═══ Text under study

W3C home > Mailing lists > Public > public-i18n-bidi@w3.org > July to September 2010

Re: per-paragraph auto-direction, a.k.a. dir=uba

From: Aharon (Vladimir) Lanin <aharon@google.com>
Date: Wed, 15 Sep 2010 10:40:19 +0200
Message-ID: <AANLkTinyO2gkoqxQSy7dyPify7m1GOJAOJscf2MFW3Uv@mail.gmail.com>
To: Matitiahu Allouche <matial@il.ibm.com>
Cc: "Phillips, Addison" <addison@lab126.com>, Adil Allawi <adil@diwan.com>, Behdad Esfahbod <behdad@behdad.org>, Ehsan Akhgari <ehsan@mozilla.com>, fantasai <fantasai.lists@inkedblade.net>, public-i18n-bidi@w3.org, public-i18n-bidi-request@w3.org, Shachar Shemesh <shachar@shemesh.biz>
> What do you mean, "dir does not" (inherit)?
> I interpret it as: an inner element without an
> explicit dir attribute does not inherit its
> direction from outer elements.
> So where does it get it from?
> I am sure it is not the right interpretation, but
> I am afraid the text itself is not very clear.

I am not trying to say anything new. I do not want to introduce any changes
to the dir inheritance mechanism (if one can call it that) from the way it
works in HTML 4.01, or from the way it is described in the first public
draft of the proposal, which is supposed to be compatible with HTML 4.01. As
far as I understand, the mechanism is that dir's effects are actually
limited to specifying default values for the CSS properties unicode-bidi and
direction:

   - Explicit dir=ltr defaults unicode-bidi to embed (or to bidi-override on
   a <bdo>) and direction to ltr. This, in turn, emulates an LRE (or LRO) and
   PDF.
   - Explicit dir=rtl defaults unicode-bidi to embed (or to bidi-override on
   a <bdo>) and direction to rtl. This, in turn, emulates an RLE (or RLO) and
   PDF.

══════

→ Using the information
- 1) According to the message on per-paragraph auto-direction, which two CSS properties does the dir attribute supply default values for?
- 2) Extend the message on per-paragraph auto-direction from its final line.

═══ Material shown

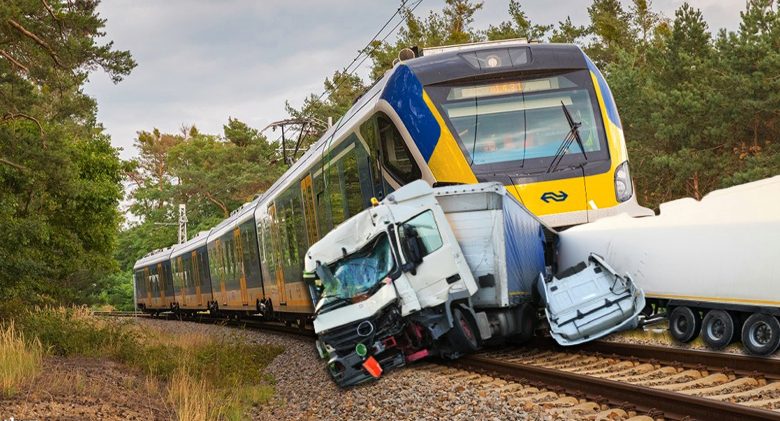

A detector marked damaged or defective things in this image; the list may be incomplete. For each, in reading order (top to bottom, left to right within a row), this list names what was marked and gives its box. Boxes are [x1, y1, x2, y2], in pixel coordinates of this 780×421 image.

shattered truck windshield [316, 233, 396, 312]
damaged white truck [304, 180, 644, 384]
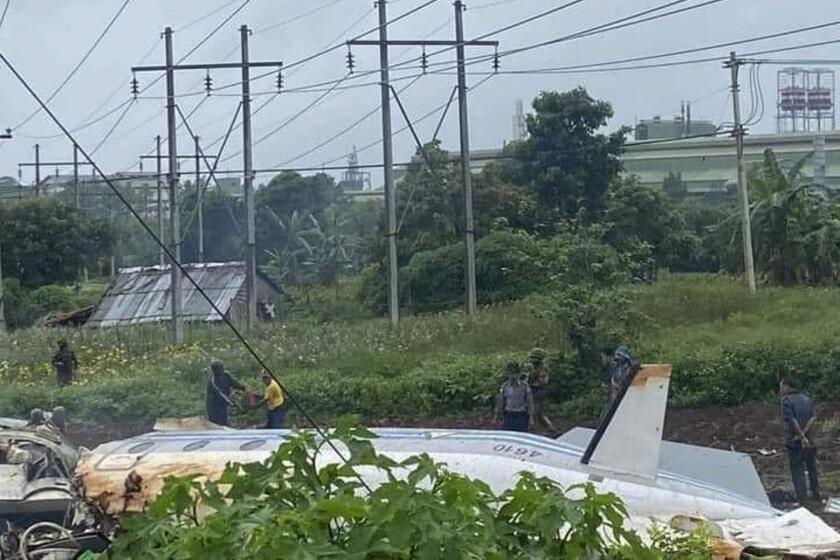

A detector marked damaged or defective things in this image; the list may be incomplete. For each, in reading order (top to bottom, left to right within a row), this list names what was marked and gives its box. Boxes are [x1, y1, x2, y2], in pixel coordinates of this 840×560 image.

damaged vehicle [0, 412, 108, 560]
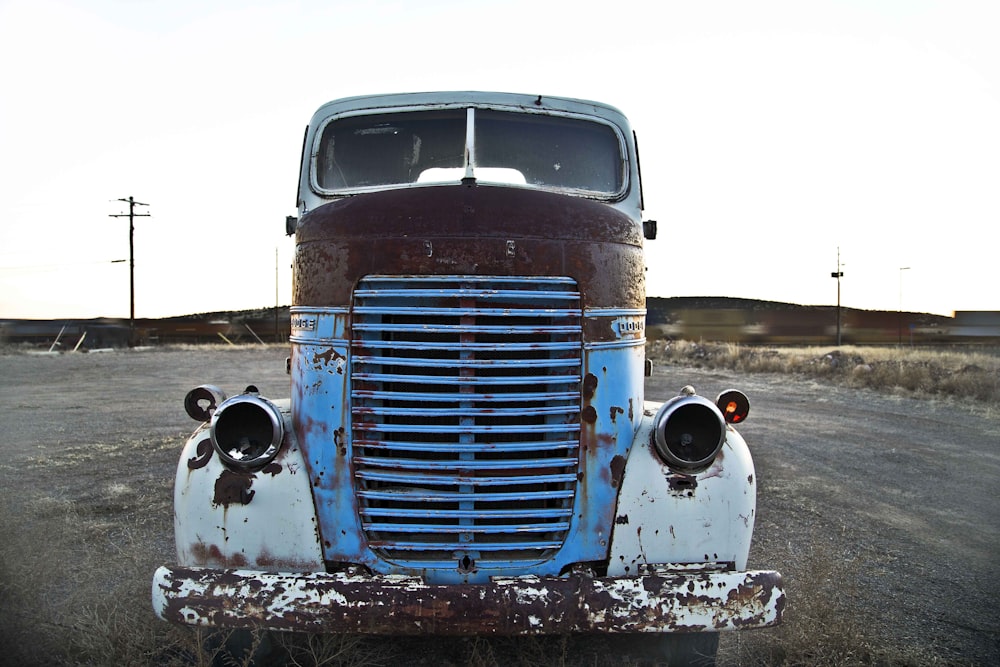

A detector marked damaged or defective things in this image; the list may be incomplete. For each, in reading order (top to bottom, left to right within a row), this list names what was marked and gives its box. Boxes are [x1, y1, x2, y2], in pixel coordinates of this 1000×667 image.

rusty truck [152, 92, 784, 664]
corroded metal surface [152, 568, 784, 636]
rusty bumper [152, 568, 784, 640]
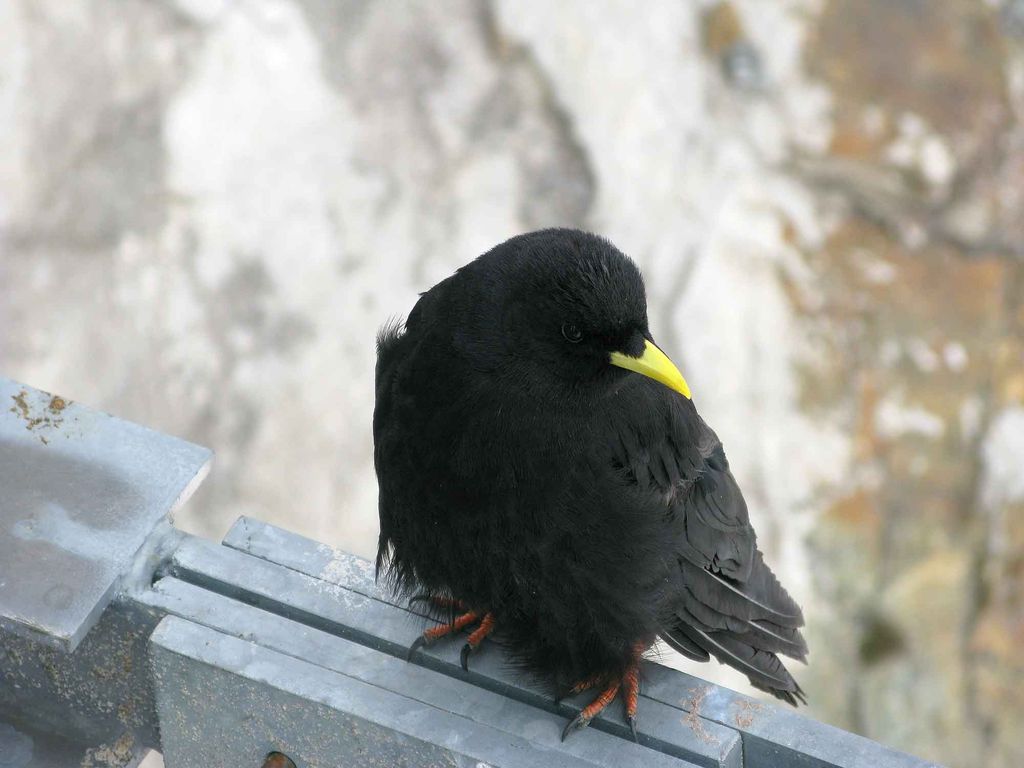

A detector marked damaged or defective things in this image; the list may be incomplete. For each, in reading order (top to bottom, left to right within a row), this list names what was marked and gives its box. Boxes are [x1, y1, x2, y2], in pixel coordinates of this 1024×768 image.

══════

→ Written answers
- 1) unicode-bidi and direction

- 2)
   - Any other explicit value for dir (which, strictly speaking, is
   invalid), or no dir attribite at all, defaults unicode-bidi to normal and
   inherits direction from the parent. If the display is block, the element's
   content is put into a new UBA paragraph, with the paragraph level set
   according to the directipon property.

Thus, dir does not inherit. You can test this by checking that

<div dir=ltr>HELLO <span>-</span> GOODBYE</div>

does not give the same results as

<div dir=ltr>HELLO <span dir=ltr>-</span> GOODBYE</div>

- which would be the case if dir truly inherited.

> I may have missed it, but the description of dir=auto with
> autodirmethod=uba nowhere specifies that the direction is
> recomputed for each new paragraph (or element of such
> and such types).

I thought that this was implicit in stating that "the UBA is invoked on the
textarea content specifying only a default paragraph level (in icu4j
terminology, either LEVEL_DEFAULT_LTR or LEVEL_DEFAULT_RTL)". The UBA will
then assign each paragraph its own paragraph level. This could be stated
explicitly, of course.

> I think that [first-strong in the absence of strong characters
> but in the presence of] AN should rather return rtl. (In UBA
> jargon, EN digits in a neutral context receive bidi embedding
> level 0 while AN digits receive level 2). Native Arabic users
> should confirm.

First, I would like to state why I want first-strong to return ltr in the
absence of L, R, and AL, but in the presence of EN. It is so that a dir=auto
element containing what I call a "formatted number" comes out LTR in an RTL
context. Here are the EN "formatted number" cases that concern me:


   - phone numbers, e.g. "+1 617 987 6543", "(617) 987-6543", etc., which in
   RTL would come out visually as "6543 987 617 1+" and "987-6543 (617)",
   respectively.
   - negative numbers, e.g."-12", which in RTL comes out as "12-".


I believe that the EN phone number cases rendered in RTL would be
unacceptable in all RTL contexts - Hebrew, Arabic, Farsi, etc.

As for the negative numbers, rendering them in RTL is unacceptable in
Hebrew. In Arabic, as far as I understand, the minus is acceptable on either
side when EN digits are used, with the left perhaps being more commonly
used. Thus, making negative EN numbers LTR should do no harm there. I do not
know what the situation is in Farsi and Urdu - anyone?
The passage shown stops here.